[RECORDS FOR PROCESSING Boundary: Start]
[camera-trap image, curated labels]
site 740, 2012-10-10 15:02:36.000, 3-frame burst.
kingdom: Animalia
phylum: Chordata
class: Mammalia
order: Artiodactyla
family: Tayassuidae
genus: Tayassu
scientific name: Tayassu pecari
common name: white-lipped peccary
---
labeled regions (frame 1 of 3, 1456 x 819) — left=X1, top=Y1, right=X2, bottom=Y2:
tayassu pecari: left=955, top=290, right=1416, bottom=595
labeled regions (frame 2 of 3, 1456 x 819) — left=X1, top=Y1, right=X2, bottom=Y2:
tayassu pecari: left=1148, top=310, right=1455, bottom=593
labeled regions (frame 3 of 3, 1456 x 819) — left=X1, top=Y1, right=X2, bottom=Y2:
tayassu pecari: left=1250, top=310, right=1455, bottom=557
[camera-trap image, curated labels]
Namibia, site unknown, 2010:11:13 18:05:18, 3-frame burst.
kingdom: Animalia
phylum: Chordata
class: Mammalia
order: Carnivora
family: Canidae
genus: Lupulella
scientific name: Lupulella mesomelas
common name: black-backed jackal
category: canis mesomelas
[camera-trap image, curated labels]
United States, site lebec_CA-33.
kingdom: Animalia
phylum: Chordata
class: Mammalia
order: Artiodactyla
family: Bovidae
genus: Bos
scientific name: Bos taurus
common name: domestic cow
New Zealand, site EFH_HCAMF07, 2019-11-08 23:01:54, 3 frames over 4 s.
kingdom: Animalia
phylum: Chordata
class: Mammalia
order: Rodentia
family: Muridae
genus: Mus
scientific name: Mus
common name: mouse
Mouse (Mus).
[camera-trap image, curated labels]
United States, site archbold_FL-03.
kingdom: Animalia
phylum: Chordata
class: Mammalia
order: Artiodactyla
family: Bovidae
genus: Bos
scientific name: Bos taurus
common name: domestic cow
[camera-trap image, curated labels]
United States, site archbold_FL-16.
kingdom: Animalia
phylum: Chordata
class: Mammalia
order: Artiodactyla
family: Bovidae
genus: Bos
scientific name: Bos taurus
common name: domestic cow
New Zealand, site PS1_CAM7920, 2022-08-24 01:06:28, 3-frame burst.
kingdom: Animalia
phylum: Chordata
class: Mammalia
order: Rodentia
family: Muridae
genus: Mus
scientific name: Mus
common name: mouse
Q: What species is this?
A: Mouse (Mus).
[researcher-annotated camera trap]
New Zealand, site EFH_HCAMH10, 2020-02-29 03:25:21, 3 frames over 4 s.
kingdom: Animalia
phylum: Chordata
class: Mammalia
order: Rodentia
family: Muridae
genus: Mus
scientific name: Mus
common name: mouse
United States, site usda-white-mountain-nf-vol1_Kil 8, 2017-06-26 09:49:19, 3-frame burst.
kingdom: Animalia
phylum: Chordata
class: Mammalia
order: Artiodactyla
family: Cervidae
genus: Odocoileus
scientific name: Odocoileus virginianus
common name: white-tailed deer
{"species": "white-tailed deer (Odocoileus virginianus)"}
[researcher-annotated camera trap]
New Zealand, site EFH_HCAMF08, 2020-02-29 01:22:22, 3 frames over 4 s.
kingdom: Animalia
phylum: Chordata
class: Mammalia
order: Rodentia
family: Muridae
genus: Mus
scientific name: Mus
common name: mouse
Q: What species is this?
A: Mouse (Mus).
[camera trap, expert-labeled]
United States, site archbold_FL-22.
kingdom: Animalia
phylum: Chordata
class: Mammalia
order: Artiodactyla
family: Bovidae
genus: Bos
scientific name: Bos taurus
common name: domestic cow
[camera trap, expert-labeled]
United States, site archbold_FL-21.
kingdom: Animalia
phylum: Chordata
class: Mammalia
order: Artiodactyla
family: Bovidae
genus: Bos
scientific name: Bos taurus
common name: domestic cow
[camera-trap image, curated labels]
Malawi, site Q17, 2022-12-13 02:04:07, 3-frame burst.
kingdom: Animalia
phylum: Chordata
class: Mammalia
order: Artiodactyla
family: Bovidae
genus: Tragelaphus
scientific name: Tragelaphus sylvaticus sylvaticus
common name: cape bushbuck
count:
[RECORDS FOR PROCESSING Boundary: End]
→ **BRIEF**
An exact repeat of all the entries above is required.

→ **ANSWER TO THE PROBLEM**
[camera-trap image, curated labels]
site 740, 2012-10-10 15:02:36.000, 3-frame burst.
kingdom: Animalia
phylum: Chordata
class: Mammalia
order: Artiodactyla
family: Tayassuidae
genus: Tayassu
scientific name: Tayassu pecari
common name: white-lipped peccary
---
labeled regions (frame 1 of 3, 1456 x 819) — left=X1, top=Y1, right=X2, bottom=Y2:
tayassu pecari: left=955, top=290, right=1416, bottom=595
labeled regions (frame 2 of 3, 1456 x 819) — left=X1, top=Y1, right=X2, bottom=Y2:
tayassu pecari: left=1148, top=310, right=1455, bottom=593
labeled regions (frame 3 of 3, 1456 x 819) — left=X1, top=Y1, right=X2, bottom=Y2:
tayassu pecari: left=1250, top=310, right=1455, bottom=557
[camera-trap image, curated labels]
Namibia, site unknown, 2010:11:13 18:05:18, 3-frame burst.
kingdom: Animalia
phylum: Chordata
class: Mammalia
order: Carnivora
family: Canidae
genus: Lupulella
scientific name: Lupulella mesomelas
common name: black-backed jackal
category: canis mesomelas
[camera-trap image, curated labels]
United States, site lebec_CA-33.
kingdom: Animalia
phylum: Chordata
class: Mammalia
order: Artiodactyla
family: Bovidae
genus: Bos
scientific name: Bos taurus
common name: domestic cow
New Zealand, site EFH_HCAMF07, 2019-11-08 23:01:54, 3 frames over 4 s.
kingdom: Animalia
phylum: Chordata
class: Mammalia
order: Rodentia
family: Muridae
genus: Mus
scientific name: Mus
common name: mouse
Mouse (Mus).
[camera-trap image, curated labels]
United States, site archbold_FL-03.
kingdom: Animalia
phylum: Chordata
class: Mammalia
order: Artiodactyla
family: Bovidae
genus: Bos
scientific name: Bos taurus
common name: domestic cow
[camera-trap image, curated labels]
United States, site archbold_FL-16.
kingdom: Animalia
phylum: Chordata
class: Mammalia
order: Artiodactyla
family: Bovidae
genus: Bos
scientific name: Bos taurus
common name: domestic cow
New Zealand, site PS1_CAM7920, 2022-08-24 01:06:28, 3-frame burst.
kingdom: Animalia
phylum: Chordata
class: Mammalia
order: Rodentia
family: Muridae
genus: Mus
scientific name: Mus
common name: mouse
Q: What species is this?
A: Mouse (Mus).
[researcher-annotated camera trap]
New Zealand, site EFH_HCAMH10, 2020-02-29 03:25:21, 3 frames over 4 s.
kingdom: Animalia
phylum: Chordata
class: Mammalia
order: Rodentia
family: Muridae
genus: Mus
scientific name: Mus
common name: mouse
United States, site usda-white-mountain-nf-vol1_Kil 8, 2017-06-26 09:49:19, 3-frame burst.
kingdom: Animalia
phylum: Chordata
class: Mammalia
order: Artiodactyla
family: Cervidae
genus: Odocoileus
scientific name: Odocoileus virginianus
common name: white-tailed deer
{"species": "white-tailed deer (Odocoileus virginianus)"}
[researcher-annotated camera trap]
New Zealand, site EFH_HCAMF08, 2020-02-29 01:22:22, 3 frames over 4 s.
kingdom: Animalia
phylum: Chordata
class: Mammalia
order: Rodentia
family: Muridae
genus: Mus
scientific name: Mus
common name: mouse
Q: What species is this?
A: Mouse (Mus).
[camera trap, expert-labeled]
United States, site archbold_FL-22.
kingdom: Animalia
phylum: Chordata
class: Mammalia
order: Artiodactyla
family: Bovidae
genus: Bos
scientific name: Bos taurus
common name: domestic cow
[camera trap, expert-labeled]
United States, site archbold_FL-21.
kingdom: Animalia
phylum: Chordata
class: Mammalia
order: Artiodactyla
family: Bovidae
genus: Bos
scientific name: Bos taurus
common name: domestic cow
[camera-trap image, curated labels]
Malawi, site Q17, 2022-12-13 02:04:07, 3-frame burst.
kingdom: Animalia
phylum: Chordata
class: Mammalia
order: Artiodactyla
family: Bovidae
genus: Tragelaphus
scientific name: Tragelaphus sylvaticus sylvaticus
common name: cape bushbuck
count:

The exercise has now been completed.